Per questo ogni 30 agosto si celebra la “Giornata internazionale delle vittime delle sparizioni forzate”, istituita ufficialmente il 21 dicembre 2010 dall’Assemblea generale delle Nazioni Unite. Una ricorrenza che quest’anno assume un rilievo particolare, a pochi giorni dal cinquantesimo anniversario del golpe cileno dell’11 settembre 1973 del generale Pinochet, da cui Videla e sodali impararono la lezione di crudeltà, ma evitando i suoi errori di far rinchiudere i prigionieri nello stadio di Santiago e di mostrare alle Tv internazionali mucchi di cadaveri. Videla ideò il massacro silenzioso così da nasconderlo al mondo. Ma i suoi orrori vennero svelati dopo la caduta del regime nel 1983, con un processo choc per gli argentini e i Paesi democratici, tanto dai essere riconosciuto come crimine contro l’umanità dallo Statuto di Roma del 17 luglio 1998 in occasione della costituzione del Tribunale penale internazionale e dalla risoluzione delle Nazioni Unite 47/133 del 18 dicembre 1992.

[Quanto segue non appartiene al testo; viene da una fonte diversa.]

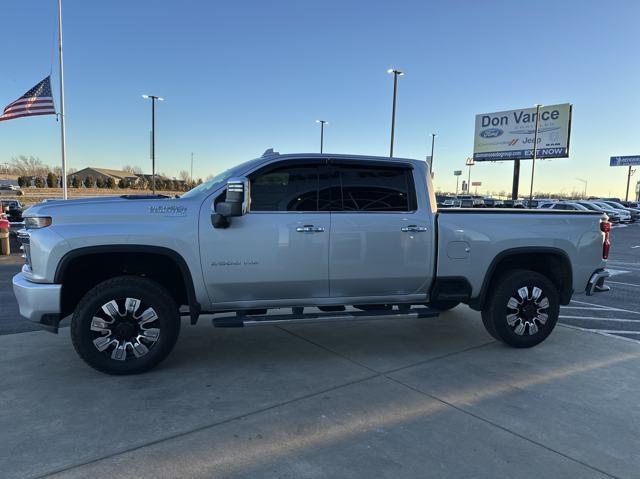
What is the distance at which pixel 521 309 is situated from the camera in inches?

L’obiettivo dei militari argentini era duplice: eliminare fisicamente gli oppositori (o presunti tali) di tutte le classi sociali e idee politiche, gettando nel contempo il Paese in un clima di terrore. Videla e i suoi generali ci riuscirono per sette anni prima di essere cacciati e processati dopo la sconfitta contro gli inglesi nella guerra delle Falkland. Ma fecero scuola nel mondo. Questo terribile metodo di repressione, inventato in Argentina, fu ben presto adottato da tutte le dittature Latino americane e poi esportato negli altri Continenti.
Da allora non è mai venuto meno, in nessuna regione, che si tratti di migranti delle diverse rotte di transito, di rifugiati, di vittime della tratta di esseri umani, di dissidenti politici, di voci sgradite ai potenti. La Grecia durante la dittatura dei colonnelli; la Cambogia dei Khmer rossi; l’Iraq di Saddam Hussein; l’Iran degli Ayatollah; la Libia di Gheddafi; il Perù della guerra fra esercito e Sendero Luminoso; la Colombia e il Messico nella lotta per il narcotraffico; la Siria dove, dal 2011, oltre 82 mila persone sono scomparse; l’Egitto di al-Sisi nel quale si contano in media tre casi al giorno. In Afghanistan con l’arrivo al potere dei talebani. E oggi nei territori contesi nella guerra in Ucraina con migliaia di civili deportati, in Russia e Bielorussia dove vengono arrestati illegalmente tutti gli oppositori.
Per questo non dobbiamo considerare il fenomeno dei desaparecidos il retaggio di un triste passato, ma dobbiamo sempre indignarci e appoggiare chi ogni giorno manifesta nel suo Paese per denunciare la repressione e i crimini delle dittature.